# [SELECTED TEXT]
In one embodiment, the deflection grid 154 is mechanically coupled to a movable stage 152. The movable stage can be a dither generator or an oscillator that scans, dithers, or oscillates the deflection grid 154. In this embodiment, the movable stage 152 translates, dithers, or oscillates the deflection grid 154 in a direction that is perpendicular to slots in the deflection grid 154. The translation, dithering, or oscillation reduces or eliminates shadowing effects and improves the uniformity of the ion beam flux impacting the surface of the wafer 150.
In one embodiment, a magnet 170 or any source of magnetic field is positioned proximate to the deflection grid 154 and to the wafer 150 so that a magnetic field is generated in the region between the deflection grid 154 and the wafer 150. The magnetic field traps at least a portion of the electrons that are located in the region proximate to the wafer 150.
In one embodiment, an electrode 172 is positioned proximate to the deflection grid 154 that absorbs at least a portion of the electrons generated when the dopant ions impact the surface of the wafer 150. In some of these embodiments, the electrode 172 is at substantially the same potential as the deflection grid 154.
FIG. 2 illustrates a schematic diagram 200 of a deflection grid 202 according to the present invention. The schematic diagram 200 shows a deflection grid 202 according to the present invention that is positioned between the plasma 204 and the wafer 206. The deflection grid 202 is positioned proximate to the edge of the plasma sheath 208.
The deflection grid 202 includes a top section 210 that defines apertures 212 for passing ions from the plasma 204 through the deflection grid 202. In one embodiment, the dimensions of the apertures 212 are chosen to keep the plasma sheath 208 relatively flat under normal operating conditions. Also, in one embodiment, the dimensions of the apertures 212 are chosen to reduce or minimize the angular distribution of ions emerging from the top section 210. The thickness of the top section 210 is typically chosen so that it has a thermal mass which is sufficient to prevent the deflection grid 202 from distorting. The voltage applied to the top section 210 defines the ion implant energy. In one exemplary bias condition, the plasma sheath 208 is at ground potential and the top section 210 is biased at −1 kV.

(Entries drawn from a collection)
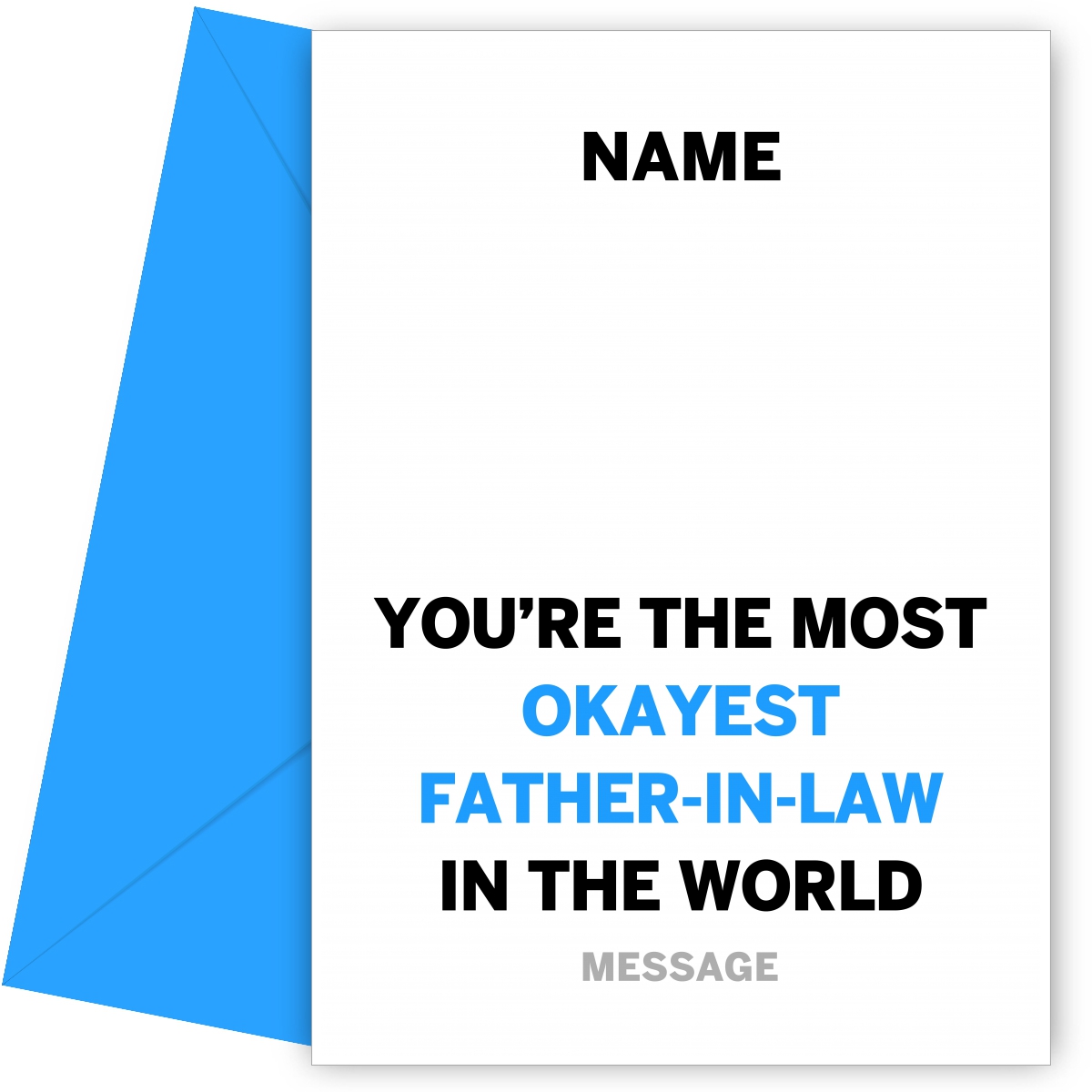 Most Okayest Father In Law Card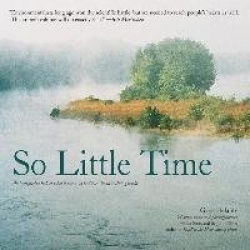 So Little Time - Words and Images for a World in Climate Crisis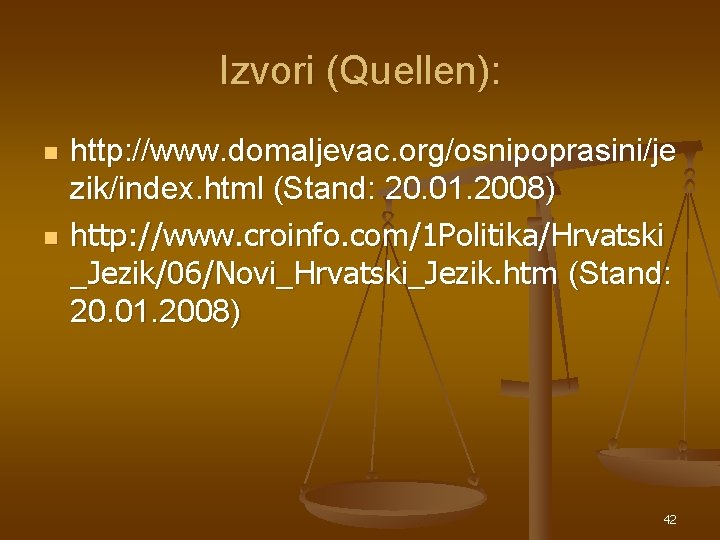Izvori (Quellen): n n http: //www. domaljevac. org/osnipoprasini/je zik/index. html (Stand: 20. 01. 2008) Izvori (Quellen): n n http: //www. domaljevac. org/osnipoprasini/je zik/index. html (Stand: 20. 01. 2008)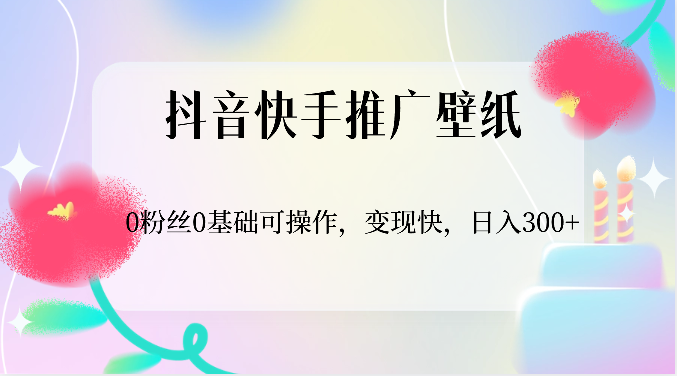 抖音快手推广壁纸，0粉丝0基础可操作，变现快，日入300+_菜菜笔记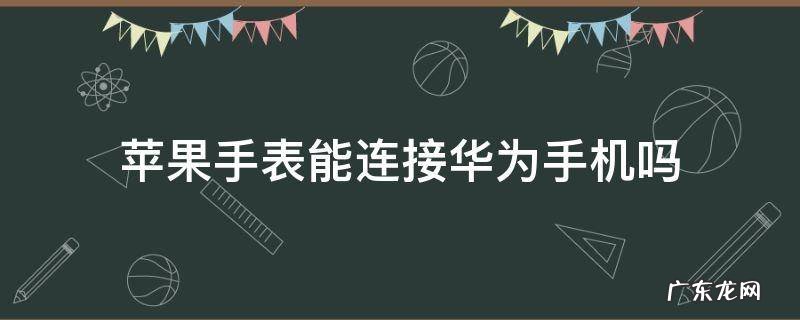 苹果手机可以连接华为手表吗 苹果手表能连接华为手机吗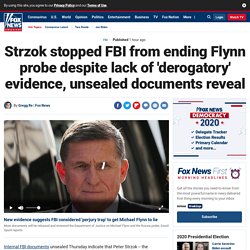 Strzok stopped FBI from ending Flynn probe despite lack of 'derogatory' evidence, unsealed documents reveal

# [CHECK YOUR UNDERSTANDING]
(A) In the deflection-grid passage, list each reference number used from "FIG. 2 illustrates" to the end, along with what it labels.
(B) Give again, word for word, the stretch of the deflection-grid passage from "FIG. 2 illustrates" through "plasma sheath 208.".

# [ANSWER LIST]
(A)
- 200: schematic diagram
- 202: deflection grid
- 204: plasma
- 206: wafer
- 208: plasma sheath
- 210: top section
- 212: apertures

(B)
FIG. 2 illustrates a schematic diagram 200 of a deflection grid 202 according to the present invention. The schematic diagram 200 shows a deflection grid 202 according to the present invention that is positioned between the plasma 204 and the wafer 206. The deflection grid 202 is positioned proximate to the edge of the plasma sheath 208.